Od kilku miesięcy zastanawiałem się co takiego niesamowitego wydarzy się w magiczną datę 02022020 inaczej 20200202 (swoisty dwucyfrowy palindrom daty). A że wypadło na niedzielę to tradycyjnie wybrałem się na leśną wędrówkę.
No i teraz już wiem. W magiczną datę w środku zimy zawitała wiosna. W magiczną datę w magicznym lesie znalazłem pierwszy raz magicznego kubka prążkowanego.
Ale zacznijmy od początku. Od pierwszych kroków towarzyszył mi taniec i niosący się echem pod niebiosa klangor żurawi, do którego w rytm tańczyły napotkane stada sarenek.
Roślinki zadziwione tymi zjawiskami nieśmiało wypuściły pączki a niektóre nawet rozwinęły listki.
Jako pierwsze grzybki trafiłem uszakowate. Co prawda już wcześniej znałem to stanowisko, ale od miesiąca z zasuszonymi maluchami nic się nie działo.
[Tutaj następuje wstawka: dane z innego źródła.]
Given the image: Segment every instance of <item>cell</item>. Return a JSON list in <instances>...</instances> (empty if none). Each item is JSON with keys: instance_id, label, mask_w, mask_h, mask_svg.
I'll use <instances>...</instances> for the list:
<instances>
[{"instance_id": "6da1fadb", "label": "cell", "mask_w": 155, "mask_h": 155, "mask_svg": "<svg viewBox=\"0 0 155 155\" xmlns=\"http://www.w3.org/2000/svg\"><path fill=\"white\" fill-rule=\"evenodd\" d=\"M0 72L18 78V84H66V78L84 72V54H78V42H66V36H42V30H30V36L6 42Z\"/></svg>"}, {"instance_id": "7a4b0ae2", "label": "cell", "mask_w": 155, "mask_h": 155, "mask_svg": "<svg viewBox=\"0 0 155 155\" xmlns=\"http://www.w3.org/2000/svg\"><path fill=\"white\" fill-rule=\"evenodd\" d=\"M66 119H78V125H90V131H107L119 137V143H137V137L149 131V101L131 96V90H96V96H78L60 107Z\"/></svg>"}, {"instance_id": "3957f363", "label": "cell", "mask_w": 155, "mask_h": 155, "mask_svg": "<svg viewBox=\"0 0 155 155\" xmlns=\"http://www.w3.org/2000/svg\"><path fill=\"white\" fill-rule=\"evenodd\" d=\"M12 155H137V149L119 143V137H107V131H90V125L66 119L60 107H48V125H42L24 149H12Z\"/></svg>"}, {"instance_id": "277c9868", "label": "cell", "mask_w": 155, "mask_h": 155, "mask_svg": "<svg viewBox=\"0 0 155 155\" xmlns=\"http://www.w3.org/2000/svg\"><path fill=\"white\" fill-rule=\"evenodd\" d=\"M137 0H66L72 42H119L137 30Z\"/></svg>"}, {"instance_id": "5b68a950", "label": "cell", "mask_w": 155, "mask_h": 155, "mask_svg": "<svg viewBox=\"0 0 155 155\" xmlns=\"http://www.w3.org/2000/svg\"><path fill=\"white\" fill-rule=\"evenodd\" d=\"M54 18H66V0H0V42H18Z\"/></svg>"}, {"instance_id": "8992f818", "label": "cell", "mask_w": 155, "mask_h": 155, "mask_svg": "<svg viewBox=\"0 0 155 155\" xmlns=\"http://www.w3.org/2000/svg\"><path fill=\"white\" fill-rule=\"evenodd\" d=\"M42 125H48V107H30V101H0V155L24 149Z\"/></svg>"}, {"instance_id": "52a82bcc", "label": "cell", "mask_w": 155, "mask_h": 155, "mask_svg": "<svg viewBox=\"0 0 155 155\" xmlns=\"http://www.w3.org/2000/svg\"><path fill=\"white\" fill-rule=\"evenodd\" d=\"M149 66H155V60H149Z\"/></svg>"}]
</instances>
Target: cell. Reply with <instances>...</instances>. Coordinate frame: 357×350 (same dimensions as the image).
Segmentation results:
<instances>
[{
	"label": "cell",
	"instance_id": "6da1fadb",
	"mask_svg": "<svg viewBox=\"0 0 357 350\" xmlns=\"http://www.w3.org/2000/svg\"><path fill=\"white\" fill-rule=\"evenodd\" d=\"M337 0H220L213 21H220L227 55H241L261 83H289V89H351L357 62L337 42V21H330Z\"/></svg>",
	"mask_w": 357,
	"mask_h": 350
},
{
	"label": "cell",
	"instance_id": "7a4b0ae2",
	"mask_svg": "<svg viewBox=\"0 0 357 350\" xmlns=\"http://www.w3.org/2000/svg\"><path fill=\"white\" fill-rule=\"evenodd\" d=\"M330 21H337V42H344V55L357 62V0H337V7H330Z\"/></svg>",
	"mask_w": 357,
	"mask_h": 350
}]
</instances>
Podsuszone dotychczas uszakowate w bardzo sprzyjających warunkach ruszyły do przodu, a kształtem coraz bardziej upodabniają się do swej nazwy 😉 . Te małe uszakowate wyrosły na dojrzałe Kisielnice trzoneczkowe.
Kolejnym znaleziskiem była młodziutka czarka szkarłatna lub austriacka (odwieczna zagadka).
I dotarliśmy do meritum. Oczom moim ukazał się magiczny pieniek. Na nim z jednej strony rosły sobie kisielnice kędzierzawe.
Z drugiej strony pieńka wyrastał skórnik szorstki.
A u podnóża pniaka dogodne warunki znalazł sobie kubek prążkowany:
Ponieważ było to moje pierwsze spotkanie z tym grzybkiem zachwytom nie było końca:
Jak już ochłonąłem i doszedłem do siebie zauważyłem, że metr obok rośnie kilkanaście żagwi zimowych:
Tak więc magiczny kubek prążkowany, na magicznym pieńku, w magicznym lutowo-wiosennym lesie, w magiczną datę 02022020.